The request
Repeat the rows from the line containing "As visible in" through the line containing "1606 centimetres", both of those lines included, and nothing else.

Raw data
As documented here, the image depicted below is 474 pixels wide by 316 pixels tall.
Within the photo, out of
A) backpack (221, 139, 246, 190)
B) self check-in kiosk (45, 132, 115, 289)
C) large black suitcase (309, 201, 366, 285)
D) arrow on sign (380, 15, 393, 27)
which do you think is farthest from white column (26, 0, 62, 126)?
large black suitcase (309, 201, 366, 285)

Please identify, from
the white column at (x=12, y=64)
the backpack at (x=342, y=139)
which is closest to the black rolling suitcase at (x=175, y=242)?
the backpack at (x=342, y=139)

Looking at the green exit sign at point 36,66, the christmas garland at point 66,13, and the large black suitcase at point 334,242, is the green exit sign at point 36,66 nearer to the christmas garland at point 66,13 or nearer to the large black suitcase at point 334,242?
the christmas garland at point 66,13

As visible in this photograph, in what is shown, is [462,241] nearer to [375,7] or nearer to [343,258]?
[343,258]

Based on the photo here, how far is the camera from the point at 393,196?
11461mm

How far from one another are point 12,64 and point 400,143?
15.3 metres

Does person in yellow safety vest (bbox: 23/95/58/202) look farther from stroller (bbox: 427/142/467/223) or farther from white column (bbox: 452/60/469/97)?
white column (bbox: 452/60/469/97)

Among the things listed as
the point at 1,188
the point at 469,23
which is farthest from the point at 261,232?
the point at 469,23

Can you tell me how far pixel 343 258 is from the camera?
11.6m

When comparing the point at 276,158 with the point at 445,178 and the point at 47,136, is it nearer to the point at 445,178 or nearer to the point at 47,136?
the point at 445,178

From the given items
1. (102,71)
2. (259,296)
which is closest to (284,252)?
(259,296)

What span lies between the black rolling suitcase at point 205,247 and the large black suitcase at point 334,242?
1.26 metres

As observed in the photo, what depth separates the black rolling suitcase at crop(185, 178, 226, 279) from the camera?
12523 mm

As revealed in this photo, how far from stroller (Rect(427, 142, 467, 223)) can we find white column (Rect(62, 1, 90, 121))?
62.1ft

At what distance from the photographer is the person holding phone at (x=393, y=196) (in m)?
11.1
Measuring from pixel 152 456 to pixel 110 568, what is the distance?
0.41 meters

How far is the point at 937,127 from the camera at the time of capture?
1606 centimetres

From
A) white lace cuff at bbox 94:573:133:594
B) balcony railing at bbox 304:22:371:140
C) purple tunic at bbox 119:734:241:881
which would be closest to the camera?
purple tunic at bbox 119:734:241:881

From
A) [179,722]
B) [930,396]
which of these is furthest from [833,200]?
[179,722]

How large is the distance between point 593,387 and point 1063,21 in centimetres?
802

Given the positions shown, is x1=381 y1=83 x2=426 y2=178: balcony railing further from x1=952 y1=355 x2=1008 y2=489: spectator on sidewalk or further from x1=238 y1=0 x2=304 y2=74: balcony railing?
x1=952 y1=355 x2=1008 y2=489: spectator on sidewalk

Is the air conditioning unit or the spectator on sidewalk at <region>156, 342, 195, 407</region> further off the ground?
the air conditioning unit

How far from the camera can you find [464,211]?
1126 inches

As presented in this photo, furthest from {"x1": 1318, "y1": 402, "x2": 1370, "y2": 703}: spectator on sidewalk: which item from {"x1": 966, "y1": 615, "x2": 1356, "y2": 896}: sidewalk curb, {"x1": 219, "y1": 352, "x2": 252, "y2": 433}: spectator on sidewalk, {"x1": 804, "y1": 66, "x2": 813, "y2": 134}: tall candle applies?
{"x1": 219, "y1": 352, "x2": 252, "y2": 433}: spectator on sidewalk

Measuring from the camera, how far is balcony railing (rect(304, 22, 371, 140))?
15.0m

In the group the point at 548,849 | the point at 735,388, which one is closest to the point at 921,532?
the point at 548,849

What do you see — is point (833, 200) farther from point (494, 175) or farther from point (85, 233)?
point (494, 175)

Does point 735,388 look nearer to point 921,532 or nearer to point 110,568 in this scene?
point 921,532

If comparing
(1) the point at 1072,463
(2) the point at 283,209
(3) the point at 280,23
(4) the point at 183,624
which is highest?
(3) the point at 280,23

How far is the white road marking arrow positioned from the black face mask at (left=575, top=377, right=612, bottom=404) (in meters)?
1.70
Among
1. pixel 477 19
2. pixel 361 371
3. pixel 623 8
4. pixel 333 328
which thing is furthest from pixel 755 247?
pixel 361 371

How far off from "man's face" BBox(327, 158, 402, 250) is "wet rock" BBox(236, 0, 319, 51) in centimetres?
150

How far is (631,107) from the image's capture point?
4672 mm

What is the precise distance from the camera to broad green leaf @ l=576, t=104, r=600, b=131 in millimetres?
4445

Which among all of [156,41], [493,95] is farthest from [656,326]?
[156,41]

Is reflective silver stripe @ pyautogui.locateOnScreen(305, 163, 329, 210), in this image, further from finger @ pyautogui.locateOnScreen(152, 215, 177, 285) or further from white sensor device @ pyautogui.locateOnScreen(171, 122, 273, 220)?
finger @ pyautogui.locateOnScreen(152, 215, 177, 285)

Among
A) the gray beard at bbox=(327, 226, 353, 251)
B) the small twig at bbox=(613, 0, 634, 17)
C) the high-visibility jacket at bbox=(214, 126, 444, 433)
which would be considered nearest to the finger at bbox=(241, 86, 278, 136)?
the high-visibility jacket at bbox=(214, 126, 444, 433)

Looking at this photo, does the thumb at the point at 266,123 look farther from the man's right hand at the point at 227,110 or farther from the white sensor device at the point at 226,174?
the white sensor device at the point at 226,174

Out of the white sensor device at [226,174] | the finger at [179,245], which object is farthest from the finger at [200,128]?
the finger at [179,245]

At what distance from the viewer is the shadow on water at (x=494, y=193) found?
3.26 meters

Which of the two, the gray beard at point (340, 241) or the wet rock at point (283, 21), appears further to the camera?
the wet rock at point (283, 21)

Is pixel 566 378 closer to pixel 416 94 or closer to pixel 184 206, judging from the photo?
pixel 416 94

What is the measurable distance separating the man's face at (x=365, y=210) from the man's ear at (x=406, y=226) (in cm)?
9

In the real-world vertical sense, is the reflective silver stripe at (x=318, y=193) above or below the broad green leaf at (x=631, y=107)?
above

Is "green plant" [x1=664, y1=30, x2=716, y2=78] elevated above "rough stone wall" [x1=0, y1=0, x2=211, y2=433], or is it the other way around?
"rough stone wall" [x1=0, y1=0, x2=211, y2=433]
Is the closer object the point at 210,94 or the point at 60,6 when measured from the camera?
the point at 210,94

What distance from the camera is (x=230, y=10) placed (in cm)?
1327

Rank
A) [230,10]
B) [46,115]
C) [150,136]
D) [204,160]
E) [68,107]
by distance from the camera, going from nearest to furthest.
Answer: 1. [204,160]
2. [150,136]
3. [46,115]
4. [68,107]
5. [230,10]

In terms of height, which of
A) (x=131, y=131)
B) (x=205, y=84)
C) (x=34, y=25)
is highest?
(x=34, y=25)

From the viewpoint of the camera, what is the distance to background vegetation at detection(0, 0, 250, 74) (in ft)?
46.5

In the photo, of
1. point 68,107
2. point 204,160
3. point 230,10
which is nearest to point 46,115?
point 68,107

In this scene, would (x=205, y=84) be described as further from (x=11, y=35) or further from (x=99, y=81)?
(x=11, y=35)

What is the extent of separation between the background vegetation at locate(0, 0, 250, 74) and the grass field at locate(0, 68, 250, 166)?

Full solution
As visible in this photograph, in what is shown, is [462,241] nearer to [375,7] or nearer to [343,258]?
[343,258]

Based on the photo here, how far is the camera from the point at 393,196?
11461mm

How far from one another are point 12,64 and point 400,143?
15.3 metres

Does person in yellow safety vest (bbox: 23/95/58/202) look farther from stroller (bbox: 427/142/467/223) or farther from white column (bbox: 452/60/469/97)?
white column (bbox: 452/60/469/97)

Among the things listed as
the point at 1,188
the point at 469,23
which is farthest from the point at 261,232?
the point at 469,23

Can you tell me how far pixel 343 258 is from the camera?
11.6m

When comparing the point at 276,158 with the point at 445,178 and the point at 47,136, is it nearer to the point at 445,178 or nearer to the point at 47,136?
the point at 445,178

From the given items
1. (102,71)
2. (259,296)
which is closest to (284,252)?
(259,296)

What span lies between the black rolling suitcase at point 205,247 and the large black suitcase at point 334,242?
1.26 metres

As observed in the photo, what depth separates the black rolling suitcase at crop(185, 178, 226, 279) from the camera?
12523 mm

As revealed in this photo, how far from stroller (Rect(427, 142, 467, 223)) can we find white column (Rect(62, 1, 90, 121))?
62.1ft

At what distance from the photographer is the person holding phone at (x=393, y=196) (in m)?
11.1
Measuring from pixel 152 456 to pixel 110 568, what is the distance?
0.41 meters

How far is the point at 937,127 from the camera at the time of capture?
1606 centimetres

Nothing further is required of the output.